H. Edward Roberts, M.D., stands next to the first PC, the Altair 8800.  (Source: ArsTechnica)

The Altair 8800b  (Source: DVQ)

Roberts helped launch Microsoft and the career of Bill Gates, shown here in a much earlier photograph with Microsoft co-founder Paul Allen, when the pair were 13 year old students at Lakeside High  (Source: Rensselaer)
Roberts helped launch the career of Bill Gates and Microsoft, delivered the first consumer PC

H. Edward Roberts died this week at age 68.  If you don't know the story of how Roberts helped launch the personal computing revolution, let us fill you in.

Back in 1970, Ed Roberts had just finished serving at the Air Force Weapons Laboratory designing circuits for missiles.  Along with a close friend, Forrest M. Mims III, he decided to open a business from his garage selling build-it-yourself electronics kits to hobbyists.

The new company, MITS, sold its first product, the MITS 816 calculator, in 1971 for $175 ($275 assembled).  The calculator was featured in publications such as 
Popular Electronics and proved a commercial hit.  Several more models followed, and to keep up with demand MITS moved to a new building with an assembly line and commercial soldering equipment.

Then disaster struck -- Texas Instruments in 1972 developed its own chip and began selling calculators at half the price of the MITS models, fully assembled.  Even with $250,000 in debt and a collapsing business, Ed.
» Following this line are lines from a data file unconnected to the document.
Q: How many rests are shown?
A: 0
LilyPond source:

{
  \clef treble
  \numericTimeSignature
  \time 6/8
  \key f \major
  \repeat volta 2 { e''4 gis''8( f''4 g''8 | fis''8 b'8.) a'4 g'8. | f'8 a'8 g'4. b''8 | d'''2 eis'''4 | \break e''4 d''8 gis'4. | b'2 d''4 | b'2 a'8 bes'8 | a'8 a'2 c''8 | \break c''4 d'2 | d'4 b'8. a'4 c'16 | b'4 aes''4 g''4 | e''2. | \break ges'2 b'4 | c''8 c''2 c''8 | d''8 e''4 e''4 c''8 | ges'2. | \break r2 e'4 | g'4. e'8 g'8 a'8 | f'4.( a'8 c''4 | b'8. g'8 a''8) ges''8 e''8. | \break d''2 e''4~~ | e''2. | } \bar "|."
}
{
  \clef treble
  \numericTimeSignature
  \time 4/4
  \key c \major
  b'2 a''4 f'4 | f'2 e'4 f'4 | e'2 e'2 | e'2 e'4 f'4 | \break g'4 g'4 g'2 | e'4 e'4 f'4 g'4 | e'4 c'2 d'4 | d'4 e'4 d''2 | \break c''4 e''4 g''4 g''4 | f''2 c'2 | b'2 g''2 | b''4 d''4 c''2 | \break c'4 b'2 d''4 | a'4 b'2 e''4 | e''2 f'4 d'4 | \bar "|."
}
Roberts didn't waver from his commitment to personal computing.  He persevered building the prototype of the first personal computer, the Altair 8800, named unofficially after a planet visited in the 
Star Trek episode Amok Time.

The Altair 8800 saved the company.  Ed. Roberts had brokered a deal with Intel to buy Intel 8080 chips in bulk for $75/chip (normally they were $360/chip).  The cheap CPUs allowed the Altair 8800 to retail for $439 ($621 assembled) at the time when Intel's Intellec-8 Microprocessor Development System, another Intel 8080 based system, sold for $10,000.

The cheap Altair 8800 not only proved a mild commercial hit, but it helped launch the world's biggest electronics company today, Microsoft.  In 1975 Bill Gates and Paul Allen, students at Harvard at the time read about the Altair.  They contacted Ed. Roberts telling him they were developing a programming language interpreter and asking if he was interested in purchasing in it.

The statement was a lie.  The pair had no interpreter in the works.  But when Mr. Roberts expressed interest they rented computer time and hurriedly threw together the first version of BASIC, which fit on 4 kB of tape and supported floating point math.  They flew to Albuquerque, New Mexico to demonstrate the program to Ed. Roberts.  The first version only printed "Altair Basic" and then crashed.  However, a second tape worked, printing Gates and Allen's company's new name "Micro-soft" and running a short integer addition program.

In mid 1976, the Altair 8800B launched and Gates and Allen delivered 8K Altair Basic.  Then came the feud between Gates and Roberts which landed in the courts.  The case centered around Microsoft beginning to develop for the Motorola 6800 and other devices, which MITS argued was contractually forbidden.  Gates countered that Roberts had not paid them in full and that the contract had no such stipulations.  Recalls Roberts, "[Gates was] a very bright kid, but he was a constant headache at MITS.  You couldn’t reason with him.  He did things his way or not at all."

The case would be settled in 1980s in Microsoft's favor.  However, by then Roberts had long since left the computer industry behind.  In 1977 he sold the MITS company, which then had 230 employees for $6M USD.  He kept $2M USD of that sum and used it to purchase a farm in Georgia, which he moved to with his wife and five sons.

The 6'4" former Air Force officer turned computer pioneer turned farmer worked the land for a few years, then decided to pursue his childhood dream of becoming a physician.  He succeeded at obtaining that degree.  In 1986 he was awarded a medical degree from Mercer University in Macon and soon after opened a practice in Cochran, 35 miles away.

The later years found Roberts in turbulent times, with two divorces and two new marriages, starting with a divorce in 1988.  Roberts found strength and fulfillment in his medical career.  While he continued to tinker with electronics, he turned his back on Silicon Valley, reportedly still hurt by the dispute with Microsoft.

But as Roberts lay deathly ill in the hospital this year, retired Microsoft co-founder Bill Gates reached out, spending much time with his former employer-turned-nemesis.  Last Thursday Roberts passed away.  He is survived by his third wife Rosa Roberts, his five sons, and his daughter he had in 1983.  His role in launching the electronics industry -- and Microsoft -- will not be forgotten by those who know its story.